Please quote every entry below word for word.

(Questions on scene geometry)
---------------

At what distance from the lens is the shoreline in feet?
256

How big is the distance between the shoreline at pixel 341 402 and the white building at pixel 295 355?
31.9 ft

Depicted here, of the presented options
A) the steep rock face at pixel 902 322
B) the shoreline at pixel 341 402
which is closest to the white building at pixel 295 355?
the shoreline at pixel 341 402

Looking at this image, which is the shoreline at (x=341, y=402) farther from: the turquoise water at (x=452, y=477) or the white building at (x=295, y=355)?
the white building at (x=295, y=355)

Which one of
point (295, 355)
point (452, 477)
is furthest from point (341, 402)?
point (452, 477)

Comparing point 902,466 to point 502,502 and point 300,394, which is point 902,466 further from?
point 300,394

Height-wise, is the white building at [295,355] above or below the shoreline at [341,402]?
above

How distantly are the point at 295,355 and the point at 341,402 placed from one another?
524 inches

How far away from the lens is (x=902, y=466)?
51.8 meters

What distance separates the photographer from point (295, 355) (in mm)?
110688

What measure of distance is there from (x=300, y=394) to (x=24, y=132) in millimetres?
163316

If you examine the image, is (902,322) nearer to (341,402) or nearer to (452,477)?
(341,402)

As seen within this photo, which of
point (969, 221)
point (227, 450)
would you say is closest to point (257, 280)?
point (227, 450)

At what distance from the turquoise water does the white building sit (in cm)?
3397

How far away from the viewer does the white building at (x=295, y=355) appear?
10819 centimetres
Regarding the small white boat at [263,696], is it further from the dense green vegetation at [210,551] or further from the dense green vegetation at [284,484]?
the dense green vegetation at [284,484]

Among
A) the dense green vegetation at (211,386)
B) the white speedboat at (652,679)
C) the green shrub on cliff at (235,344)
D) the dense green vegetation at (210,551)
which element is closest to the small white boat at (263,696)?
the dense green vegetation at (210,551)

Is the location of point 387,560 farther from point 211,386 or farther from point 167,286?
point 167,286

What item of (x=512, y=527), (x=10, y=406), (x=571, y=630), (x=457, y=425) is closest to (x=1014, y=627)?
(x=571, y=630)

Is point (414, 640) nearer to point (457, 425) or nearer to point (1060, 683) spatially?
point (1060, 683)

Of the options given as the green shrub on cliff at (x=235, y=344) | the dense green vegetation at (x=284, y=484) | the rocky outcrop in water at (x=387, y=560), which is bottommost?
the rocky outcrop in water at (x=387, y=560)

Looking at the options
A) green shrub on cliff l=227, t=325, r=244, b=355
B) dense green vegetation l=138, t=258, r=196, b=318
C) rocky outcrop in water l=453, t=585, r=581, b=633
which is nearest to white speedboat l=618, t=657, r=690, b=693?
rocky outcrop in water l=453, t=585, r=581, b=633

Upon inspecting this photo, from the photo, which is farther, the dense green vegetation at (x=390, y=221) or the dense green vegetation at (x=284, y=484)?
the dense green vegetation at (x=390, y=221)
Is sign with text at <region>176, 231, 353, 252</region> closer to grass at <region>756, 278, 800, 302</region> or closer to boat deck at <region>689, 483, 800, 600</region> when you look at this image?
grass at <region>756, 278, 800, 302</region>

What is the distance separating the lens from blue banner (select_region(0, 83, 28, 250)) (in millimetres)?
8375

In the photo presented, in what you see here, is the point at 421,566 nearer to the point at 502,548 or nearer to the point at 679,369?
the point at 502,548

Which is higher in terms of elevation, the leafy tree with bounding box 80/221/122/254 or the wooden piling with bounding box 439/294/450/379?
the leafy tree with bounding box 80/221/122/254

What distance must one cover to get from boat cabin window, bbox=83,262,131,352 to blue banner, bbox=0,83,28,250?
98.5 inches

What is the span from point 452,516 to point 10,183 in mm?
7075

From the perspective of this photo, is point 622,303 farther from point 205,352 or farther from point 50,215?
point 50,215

---------------

### [Reply]
At what distance from the lens is the shoreline in feet?
256

How big is the distance between the shoreline at pixel 341 402 and the white building at pixel 295 355?
31.9 ft

Depicted here, of the presented options
A) the steep rock face at pixel 902 322
B) the shoreline at pixel 341 402
which is closest to the white building at pixel 295 355?
the shoreline at pixel 341 402

Looking at this image, which is the shoreline at (x=341, y=402) farther from: the turquoise water at (x=452, y=477) or the white building at (x=295, y=355)?
the white building at (x=295, y=355)

Which one of
point (295, 355)
point (452, 477)
is furthest from point (341, 402)?
point (452, 477)

Comparing point 902,466 to point 502,502 and point 300,394, which is point 902,466 further from?
point 300,394

Height-wise, is the white building at [295,355] above or below the shoreline at [341,402]?
above

How distantly are the point at 295,355 and the point at 341,402 placed from one another?
524 inches

How far away from the lens is (x=902, y=466)?
51.8 meters

What distance separates the photographer from point (295, 355) (in mm)?
110688

What measure of distance is there from (x=300, y=394) to (x=24, y=132) in millimetres?
163316

If you examine the image, is (902,322) nearer to (341,402) or nearer to (452,477)?
(341,402)

As seen within this photo, which of
point (969, 221)
point (227, 450)
would you say is closest to point (257, 280)?
point (227, 450)

At what distance from the turquoise water does the white building sit (in cm)?
3397

How far away from the viewer does the white building at (x=295, y=355) appear?
10819 centimetres
Regarding the small white boat at [263,696], is it further from the dense green vegetation at [210,551] or further from the dense green vegetation at [284,484]?
the dense green vegetation at [284,484]

Among
A) the dense green vegetation at (211,386)
B) the white speedboat at (652,679)
C) the green shrub on cliff at (235,344)
D) the dense green vegetation at (210,551)
which element is closest to the small white boat at (263,696)?
the dense green vegetation at (210,551)

Is the location of point 387,560 farther from point 211,386 or farther from point 167,286?
point 167,286

What item of (x=512, y=527), (x=10, y=406), (x=571, y=630), (x=457, y=425) is closest to (x=1014, y=627)?
(x=571, y=630)

Is point (414, 640) nearer to point (457, 425) or nearer to point (1060, 683) spatially?
point (1060, 683)

Of the options given as the green shrub on cliff at (x=235, y=344) | the dense green vegetation at (x=284, y=484) | the rocky outcrop in water at (x=387, y=560), which is bottommost?
the rocky outcrop in water at (x=387, y=560)

Looking at the options
A) green shrub on cliff l=227, t=325, r=244, b=355
B) dense green vegetation l=138, t=258, r=196, b=318
C) rocky outcrop in water l=453, t=585, r=581, b=633
which is nearest to white speedboat l=618, t=657, r=690, b=693?
rocky outcrop in water l=453, t=585, r=581, b=633

Upon inspecting this photo, from the photo, which is farther, the dense green vegetation at (x=390, y=221) or the dense green vegetation at (x=284, y=484)?
the dense green vegetation at (x=390, y=221)
Is sign with text at <region>176, 231, 353, 252</region> closer to grass at <region>756, 278, 800, 302</region> or closer to boat deck at <region>689, 483, 800, 600</region> when you look at this image?
grass at <region>756, 278, 800, 302</region>

What is the distance separating the lens from blue banner (select_region(0, 83, 28, 250)) (in millimetres)?
8375

In the photo presented, in what you see here, is the point at 421,566 nearer to the point at 502,548 or nearer to the point at 679,369?
the point at 502,548

Which is higher in terms of elevation, the leafy tree with bounding box 80/221/122/254 or the wooden piling with bounding box 439/294/450/379?
the leafy tree with bounding box 80/221/122/254

What distance must one cover to get from boat cabin window, bbox=83,262,131,352 to blue banner, bbox=0,83,28,250?
98.5 inches

What is the span from point 452,516 to point 10,183 in mm?
7075

From the perspective of this photo, is point 622,303 farther from point 205,352 or farther from point 50,215?
point 50,215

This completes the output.